There are certain proposed changes for 2018 that may be of interest to multinational companies with operations or interests in Japan, including the following:
Revisions to Japanese domestic permanent establishment (PE) rules. Under the proposal, the definition of a PE under Japanese domestic rules would be amended along the lines of language in BEPS Action Item 7, the OECD Model Convention and the Multilateral Convention to Implement Tax Treaty-Related Measures to Prevent Base Erosion and Profit Shifting (MLI). These provisions will take effect for income tax in 2019 (starting on 1 January 2019) and onwards, with respect to corporate income tax for fiscal years beginning on 1 January 2019 and onwards.

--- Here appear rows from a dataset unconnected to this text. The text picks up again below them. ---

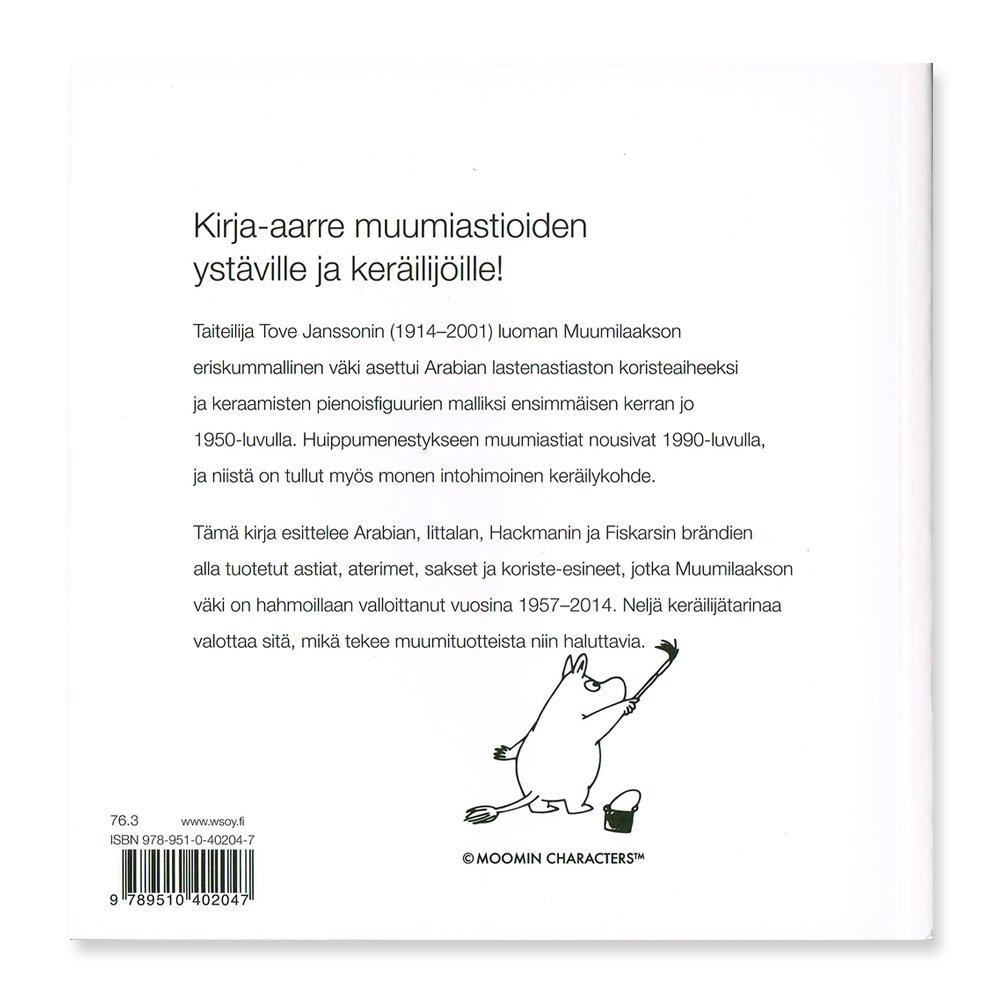 ムーミンシリーズカタログ「MUUMILAAKSO ARABIASSA」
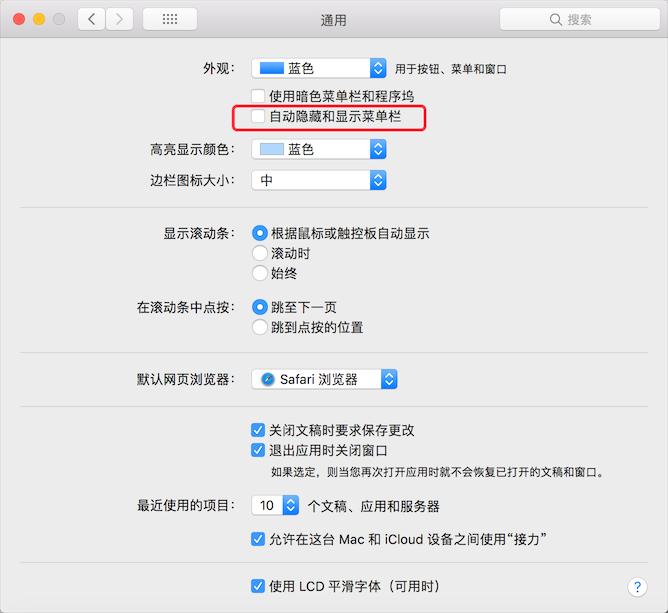 新手进阶:7个你可能不知道的Mac使用技巧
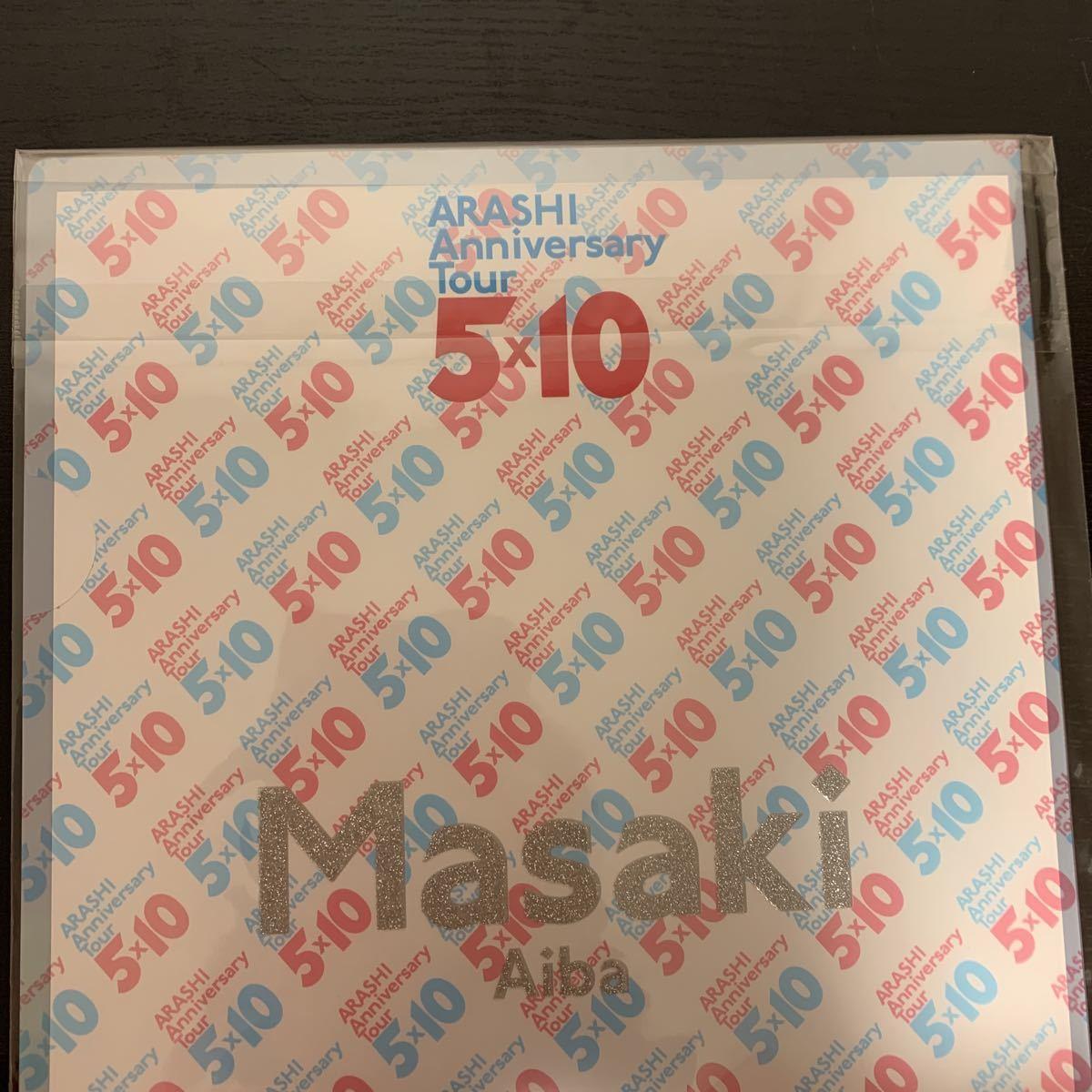 嵐 ARASHI Anniversary Tour 5×10 相葉雅樹 クリアファイル 新品未開封 送料無料 緑色 相葉ちゃん 2009 10周年ライブコンサートグッズ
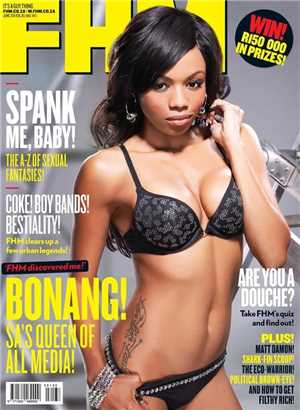 Download Playboy Magazine South Africa - June 2011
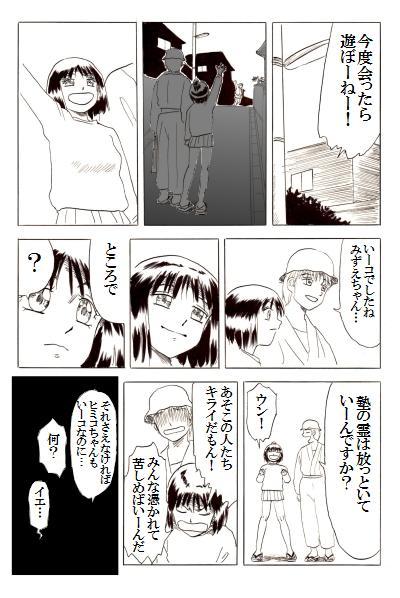 15p18.jpg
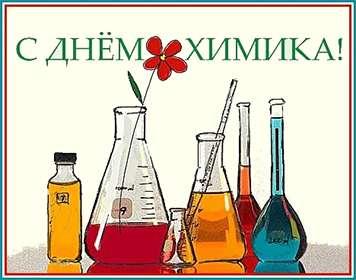 С Днем Химика! Растворы в разных сосудах открытки фото рисунки картинки поздравления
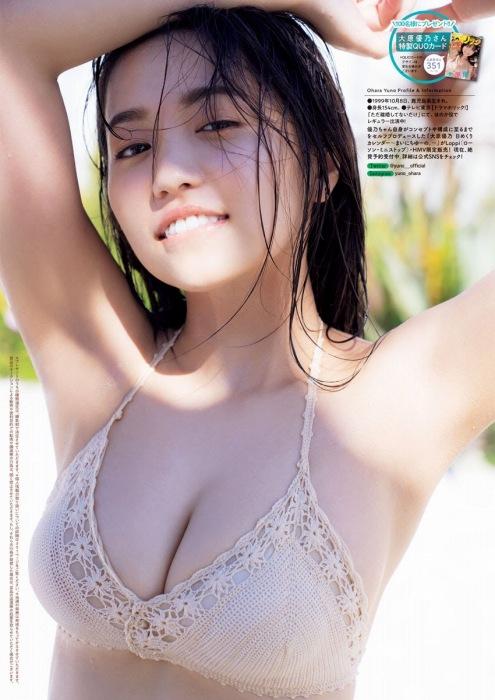 大原優乃エロ画像01_188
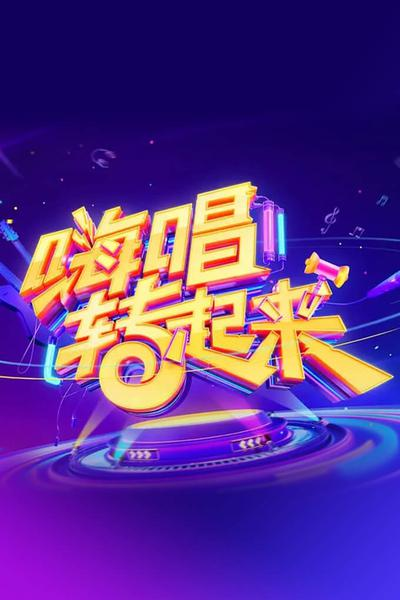 TV ratings for Sing or Spin (嗨唱转起来) in Sweden. Hunan Television TV series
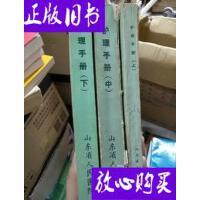 [二手旧书9成新]护理手册(上、中、下) /童雅培 陶英东 郭淑?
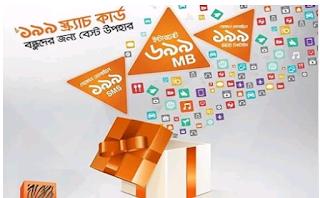 banglalink eid offer,banglalink Internet minute sms bundle pack,bl offer 2016,বাংলালিংক ঈদ অফার, ঈদ অফার ২০১৬,বাংলালিংক বান্ডের পেকেজ,বাংলালিংক এমবি ইন্টারনেট,মিনিট,টকটাইম,এসএমএস বান্ডেল পেক,ঈদ অফার ২০১৬ জুলাই বাংলালিংক,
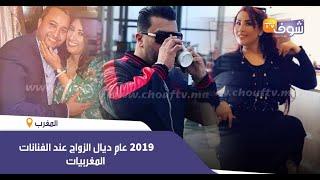 2019 عام ديال الزواج عند الفنانات المغربيات..وها شكون لي تزوجت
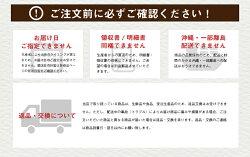 生分解性チェーンオイル4Lエコマーク認証済み【NPO法人森林環境】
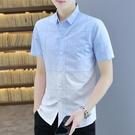 夏季短袖襯衫男韓版修身帥氣半袖寸衣休閒百搭潮流漸變色男士襯衣【快速出貨】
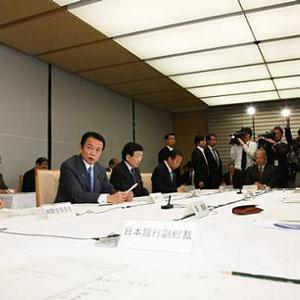 4月22日のできごと【政府】経済財政諮問会議を開催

Adoption of provisions to prevent artificial avoidance of PE. A person who engages in activities “relating to” the conclusion of a contract regarding the transfer of the ownership of the assets of a foreign company has been added to the scope of “agent PE”. This provision appears to expand the scope of agent type PE to cover a person who is not necessarily a bona fide agent (e.g., a contract concluding agent) and in a practical sense appears to be aimed at capturing so-called “commissionaires”, the use of which has been identified as a serious problem in BEPS discussions. In addition, a person who works mostly or exclusively for one or two “closely related” (defined as having a greater than 50% relationship) principals will be excluded from the scope of the “independent agent” exception. Activities such as storage, display, and delivery are currently excluded from the scope of a fixed place PE in Japan. Under the tax proposal, where such activities go beyond the nature of preparatory and auxiliary with respect to a foreign company carrying out its business activities in Japan, such activities will constitute a PE in Japan of that foreign business. This revision appears to be targeting taxpayers that perform significant functions in Japan through the use of a warehouse. Finally, in the case of a construction site PE, where a taxpayer seeks to avoid creating a PE by splitting up a single contract into multiple shorter contracts, the tax authorities will consider whether there is a PE by adding together the shorter contracts. This is clearly in line with the MLI, which contains a similar provision.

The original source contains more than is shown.